Exhibit 10.1
MASIMO CORPORATION
INDEMNITY
AGREEMENT
THIS INDEMNITY
AGREEMENT (this “
Agreement ”) is made and entered into this [
] day of [
] by and between M ASIMO C ORPORATION , a Delaware corporation (the “
Company ”), and [
] (“ Agent ”).
R ECITALS
WHEREAS , Agent performs a valuable service to the
Company in [his/her] capacity as [
] of the Company;
WHEREAS , the Company’s Amended and Restated
Bylaws (the “ Bylaws ”), which were
approved by the stockholders of the Company, provide for the
indemnification of the directors, officers, employees and other
agents of the Company, including persons serving at the request of
the Company in such capacities with other corporations or
enterprises, as authorized by the Delaware General Corporation Law
(the “ DGCL ”);
WHEREAS , the Bylaws and the DGCL, by their
non-exclusive nature, permit contracts between the Company and its
agents, officers, employees and other agents with respect to
indemnification of such persons; and
WHEREAS , in order to induce Agent to continue to serve
as [
] of the Company, the Company has determined and agreed to enter
into this Agreement with Agent.
NOW, THEREFORE
, in consideration of Agent’s
continued service as [
] of the Company after the date hereof, the parties hereto agree as
follows:
A GREEMENT
1. Services to the Company.
Agent will serve, at the will of the Company or under separate
contract, if any such contract exists, as [
] of the Company or as a director, executive officer or other
fiduciary of an affiliate of the Company (including any employee
benefit plan of the Company) faithfully and to the best of
Agent’s ability so long as Agent is duly elected and
qualified in accordance with the provisions of the Bylaws or other
applicable charter documents of the Company or such affiliate;
provided, however, that Agent may at any time and for any
reason resign from such position (subject to any contractual
obligation that Agent may have assumed apart from this Agreement)

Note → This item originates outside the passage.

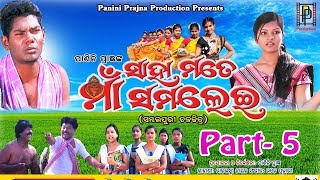 Sahamate Maa Samalei - Part 5 // Sambalpuri Film // Bindu, Jogesh Jojo, Manini // PP Production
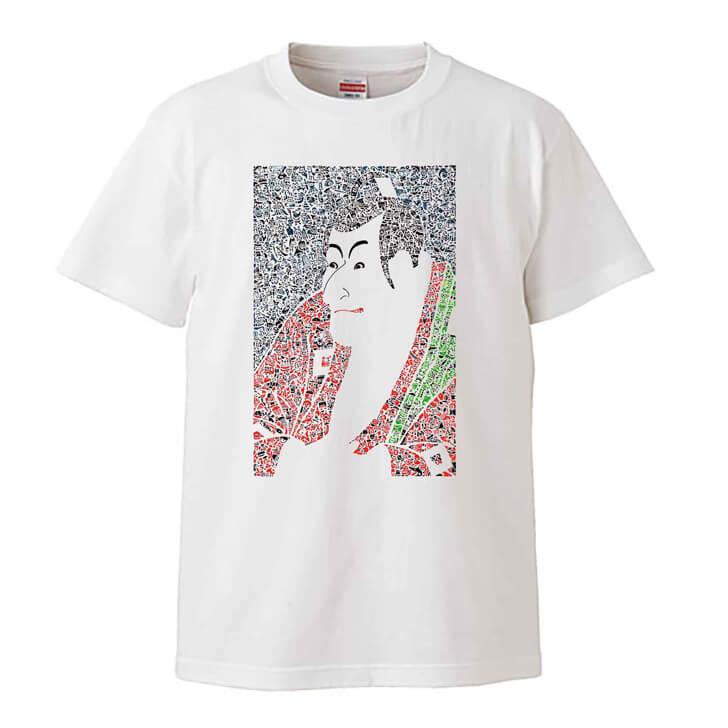 蝦蔵のTシャツ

and that the Company or any affiliate shall have no obligation
under this Agreement to continue Agent in any such
position.
2. Indemnity of Agent. The
Company hereby agrees to hold harmless and indemnify Agent to the
fullest extent authorized or permitted by the provisions of the
Bylaws and the DGCL, as the same may be amended from time to time
(but only to the extent that such amendment permits the Company to
provide broader indemnification rights than the Bylaws or the DGCL
permitted prior to adoption of such amendment).

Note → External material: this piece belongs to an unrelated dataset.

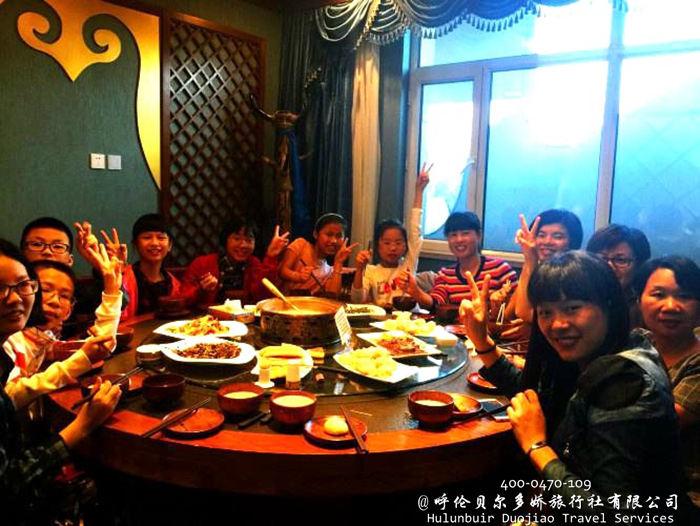 海拉尔蒙古餐厅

3. Additional Indemnity. In addition to
and not in limitation of the indemnification otherwise provided for
herein, and subject only to the exclusions set forth in
Section 4 hereof, the Company hereby further agrees to hold
harmless and indemnify Agent:
(a) against any and all expenses
(including attorneys’ fees), witness fees, damages,
judgments, fines and amounts paid in settlement and any other
amounts that Agent becomes legally obligated to pay because of any
claim or claims made against or by Agent in connection with any
threatened, pending or completed action, suit or proceeding,
whether civil, criminal, arbitrational, administrative or
investigative (including an action by or in the right of the
Company) to which Agent is, was or at any time becomes a party, or
is threatened to be made a party, by reason of the fact that Agent
is, was or at any time becomes a director, officer, employee or
other agent of the Company, or is or was serving or at any time
serves at the request of the Company as a director, officer,
employee or other agent of another corporation, partnership, joint
venture, trust, employee benefit plan or other enterprise;
and
(b) otherwise to the fullest extent
as may be provided to Agent by the Company under the
non-exclusivity provisions of the DGCL and Article IX of the
Bylaws.
4. Limitations on Additional
Indemnity. No indemnity pursuant to Section 3 hereof shall
be paid by the Company:
(a) on account of any claim against
Agent solely for an accounting of profits made from the purchase or
sale by Agent of securities of the Company pursuant to the
provisions of Section 16(b) of the Securities Exchange Act of
1934, as amended, or similar provisions of any federal, state or
local statutory law;
(b) on account of Agent’s
conduct that is established by a final judgment as knowingly
fraudulent or deliberately dishonest or that constituted willful
misconduct;
(c) on account of Agent’s
conduct that is established by a final judgment as constituting a
breach of Agent’s duty of loyalty to the Company or resulting
in any personal profit or advantage to which Agent was not legally
entitled;
(d) for which payment is actually
made to Agent under a valid and collectible insurance policy or
under a valid and enforceable indemnity clause, bylaw or agreement,
except in respect of any excess beyond payment under such
insurance, clause, bylaw or agreement;
(e) if indemnification is not lawful
(and, in this respect, both the Company and Agent have been advised
that the Securities and Exchange Commission believes that
indemnification for liabilities arising under the federal
securities laws is against public policy and is, therefore,
unenforceable and that claims for indemnification should be
submitted to appropriate courts for adjudication); or
(f) in connection with any
proceeding (or part thereof) initiated by Agent, or any proceeding
by Agent against the Company or its directors, officers, employees
or other agents, unless (i) such indemnification is expressly
required to be made by law, (ii) the proceeding was authorized
by the Board of Directors of the Company, (iii) such
indemnification is provided by the Company, in its sole discretion,
pursuant to the powers vested in the Company under the DGCL or any
other applicable law, or (iv) the proceeding is initiated
pursuant to Section 9 hereof.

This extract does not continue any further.